In that way, Lester was right.
The only reason the Red Sox entered Wednesday with a chance to secure the wildcard and advance to the playoffs was that the commissioner did not have the authority to overrule the principles of mathematics. Before Wednesday’s games began, the Rays and Sox had both won the same number of games, meaning that they both had an equal shot to win the last playoff slot.
By the principles of baseball, however, the Red Sox have been roadkill since September began.
What team worthy of the postseason can go an entire month without winning twice in a row, as the Red Sox did?
What team staking a claim as one of baseball’s best gives up at least six runs in 11 consecutive games, as the Red Sox did before last night?
What team fighting for its playoff life loses five of seven games to the Orioles, who finished at 69-93, 28 games behind the first-place Yankees, having given up 152 more runs than they scored?

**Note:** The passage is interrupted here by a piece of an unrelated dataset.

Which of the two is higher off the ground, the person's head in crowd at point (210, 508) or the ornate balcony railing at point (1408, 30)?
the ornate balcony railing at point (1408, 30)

No, this was not something of the Red Sox past. This was something unto its own universe.
At least the Red Sox of old made it to the World Series, allowing Bill Buckner to become a croquet wicket on Mookie Wilson’s routine grounder.
At least the Red Sox of old made it to the one-game playoff to allow Bucky Dent to hit his bloop home run.

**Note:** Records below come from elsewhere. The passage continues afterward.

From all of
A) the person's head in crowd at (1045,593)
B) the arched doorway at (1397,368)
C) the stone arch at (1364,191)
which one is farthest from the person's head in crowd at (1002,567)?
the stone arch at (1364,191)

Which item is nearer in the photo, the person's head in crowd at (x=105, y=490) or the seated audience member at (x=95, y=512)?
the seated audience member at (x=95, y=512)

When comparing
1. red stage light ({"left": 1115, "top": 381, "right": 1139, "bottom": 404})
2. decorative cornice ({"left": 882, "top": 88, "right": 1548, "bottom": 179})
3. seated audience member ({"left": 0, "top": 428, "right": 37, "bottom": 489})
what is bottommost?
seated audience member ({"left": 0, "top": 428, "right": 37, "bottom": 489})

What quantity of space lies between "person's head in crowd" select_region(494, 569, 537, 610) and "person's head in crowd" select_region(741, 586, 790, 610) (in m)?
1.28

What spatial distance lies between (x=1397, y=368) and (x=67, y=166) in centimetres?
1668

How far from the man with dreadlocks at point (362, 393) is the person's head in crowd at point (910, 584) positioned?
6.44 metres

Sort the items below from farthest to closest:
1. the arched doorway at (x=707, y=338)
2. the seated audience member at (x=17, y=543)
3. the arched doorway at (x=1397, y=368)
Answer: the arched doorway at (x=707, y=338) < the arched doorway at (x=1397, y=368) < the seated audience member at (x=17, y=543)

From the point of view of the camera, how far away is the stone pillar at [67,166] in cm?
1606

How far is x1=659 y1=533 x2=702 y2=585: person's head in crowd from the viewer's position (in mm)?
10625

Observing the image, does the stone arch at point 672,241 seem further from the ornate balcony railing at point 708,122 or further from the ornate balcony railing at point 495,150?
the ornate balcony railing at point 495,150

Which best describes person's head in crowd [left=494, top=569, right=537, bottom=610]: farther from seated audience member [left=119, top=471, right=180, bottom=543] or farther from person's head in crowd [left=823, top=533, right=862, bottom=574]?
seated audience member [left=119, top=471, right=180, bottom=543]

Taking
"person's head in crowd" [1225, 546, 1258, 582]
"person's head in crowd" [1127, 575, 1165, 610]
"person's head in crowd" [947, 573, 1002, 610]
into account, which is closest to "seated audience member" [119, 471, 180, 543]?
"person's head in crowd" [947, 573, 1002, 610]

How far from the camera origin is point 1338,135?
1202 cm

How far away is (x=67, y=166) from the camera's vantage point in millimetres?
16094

At least the Red Sox of old were tormented by the memory of the greatest baseball player who ever lived.
The “Curse of Robert Andino” doesn’t quite evoke the same dread.

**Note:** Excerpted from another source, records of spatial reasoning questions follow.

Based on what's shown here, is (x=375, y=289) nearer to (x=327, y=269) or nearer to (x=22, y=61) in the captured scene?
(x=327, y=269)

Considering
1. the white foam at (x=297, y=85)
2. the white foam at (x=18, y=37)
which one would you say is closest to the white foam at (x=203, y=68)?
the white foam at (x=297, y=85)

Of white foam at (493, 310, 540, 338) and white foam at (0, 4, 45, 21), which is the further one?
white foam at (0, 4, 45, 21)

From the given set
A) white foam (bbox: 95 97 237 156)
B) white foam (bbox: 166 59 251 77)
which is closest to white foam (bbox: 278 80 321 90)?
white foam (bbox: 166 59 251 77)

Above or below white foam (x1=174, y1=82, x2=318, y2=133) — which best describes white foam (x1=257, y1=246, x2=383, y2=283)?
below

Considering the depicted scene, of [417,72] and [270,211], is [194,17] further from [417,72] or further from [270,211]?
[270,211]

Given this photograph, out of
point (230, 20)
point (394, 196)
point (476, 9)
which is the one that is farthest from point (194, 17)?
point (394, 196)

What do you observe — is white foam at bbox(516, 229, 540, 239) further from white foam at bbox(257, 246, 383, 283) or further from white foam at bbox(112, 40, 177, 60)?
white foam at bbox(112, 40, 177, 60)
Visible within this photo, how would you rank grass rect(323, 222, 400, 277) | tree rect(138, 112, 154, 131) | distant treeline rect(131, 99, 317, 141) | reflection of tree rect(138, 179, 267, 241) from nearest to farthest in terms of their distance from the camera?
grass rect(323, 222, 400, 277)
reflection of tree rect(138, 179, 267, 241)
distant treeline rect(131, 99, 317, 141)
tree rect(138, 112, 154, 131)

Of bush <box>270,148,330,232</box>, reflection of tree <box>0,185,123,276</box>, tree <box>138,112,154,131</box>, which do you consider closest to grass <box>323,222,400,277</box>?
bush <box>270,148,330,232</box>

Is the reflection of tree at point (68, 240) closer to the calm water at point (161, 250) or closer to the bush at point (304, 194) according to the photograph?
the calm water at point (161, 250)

The Red Sox of old were futile, yes, but elegantly so – a Sophoclean tragedy in stirrups penned yearly for the Harvard Square crowd.
This was a farce.
And there was, quite simply, no logical reason for it.
Yes, the Red Sox had some injuries. But in August, when the Sox were missing the same players, they went 17-12. Had they matched that record in September, they would have won the division.